The connector supports environments where NiFi is deployed behind an Apache Knox Gateway.

When you configure connectivity through Knox, use the correct topology and endpoint.

Knox topology behavior

With Knox service auto-discovery enabled, two NiFi-related endpoints may appear:

Table 2. NiFi-related Knox topologies and endpoints
Topology	Endpoint	Description
`cdp-proxy`	`/nifi-app/nifi`	NiFi UI (browser access)
`cdp-proxy-api`	`/nifi`	NiFi API (programmatic access)

Required configuration for Cloudera Octopai

Cloudera Octopai metadata extraction requires the following Knox path:

Topology: cdp-proxy
Endpoint: /nifi

Use Knox Proxy disabled (default)

Figure 1. Use Knox Proxy option in the New Metadata Source wizard

If Use Knox Proxy is unchecked in the New Metadata Source wizard:

Authentication uses NiFi native token-based authentication.
The extractor sends credentials to the NiFi API endpoint: POST /nifi-api/access/token
NiFi returns a JWT bearer token.
Subsequent API requests use the token in the Authorization header.
A direct connection to NiFi is used; standard NiFi API endpoint configuration applies.

Use Knox Proxy enabled

If Use Knox Proxy is checked in the New Metadata Source wizard:

Authentication uses HTTP Basic Authentication through Knox.
Credentials are sent with each request in the Authorization header.
Knox validates credentials and forwards authenticated requests to NiFi.
No token exchange is performed.

When to use Knox Proxy

Use Knox Proxy when:

NiFi is accessed through an Apache Knox Gateway.
Authentication is centrally managed by Knox.
The NiFi API is exposed through a Knox proxy URL.

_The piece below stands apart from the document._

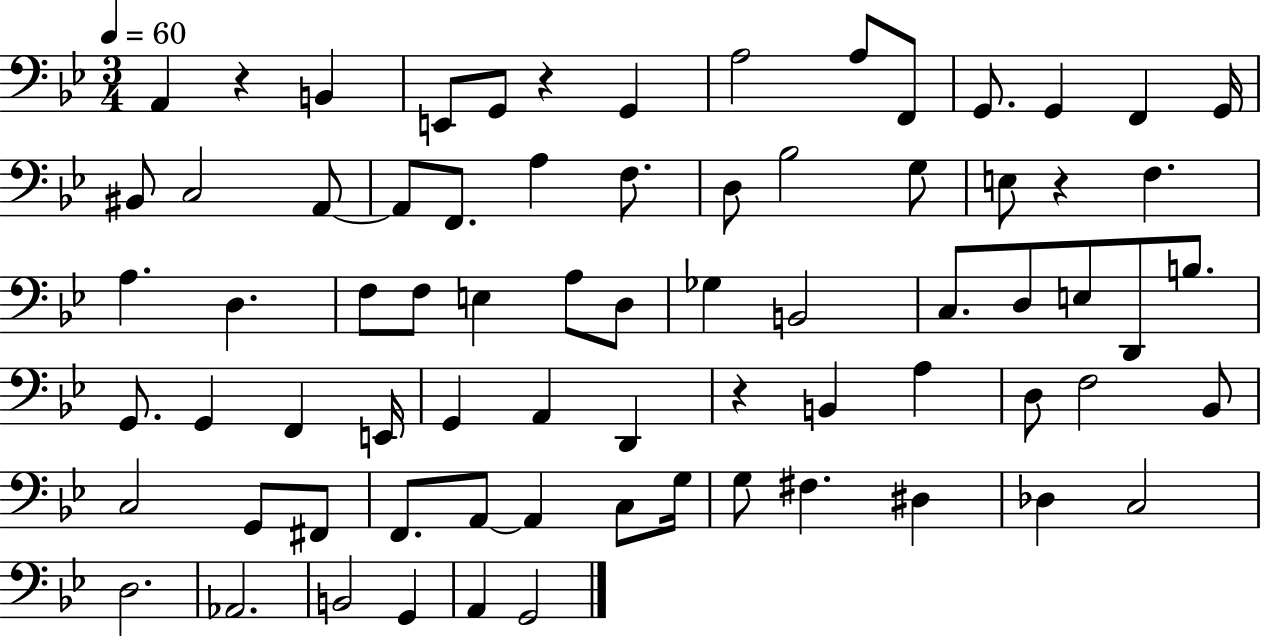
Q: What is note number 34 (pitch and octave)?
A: C3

Do not use Knox Proxy when:

Connecting directly to NiFi without a gateway.
Using NiFi native authentication.
The NiFi URL points directly to the NiFi server.

Limitations

The following limitations apply:

Dynamic parameters embedded inside table names or query identifiers, such as ${db.table.fullname}, are not resolved.
Site-to-site connections are not currently supported.

Installation and setup

Installation and enablement are performed as part of Cloudera environment configuration.

For assistance with configuration or enablement, contact your Cloudera representative or Cloudera Octopai Data Lineage Support.

Roadmap direction

The connector will continue to evolve with enhancements including:

Expanded processor coverage.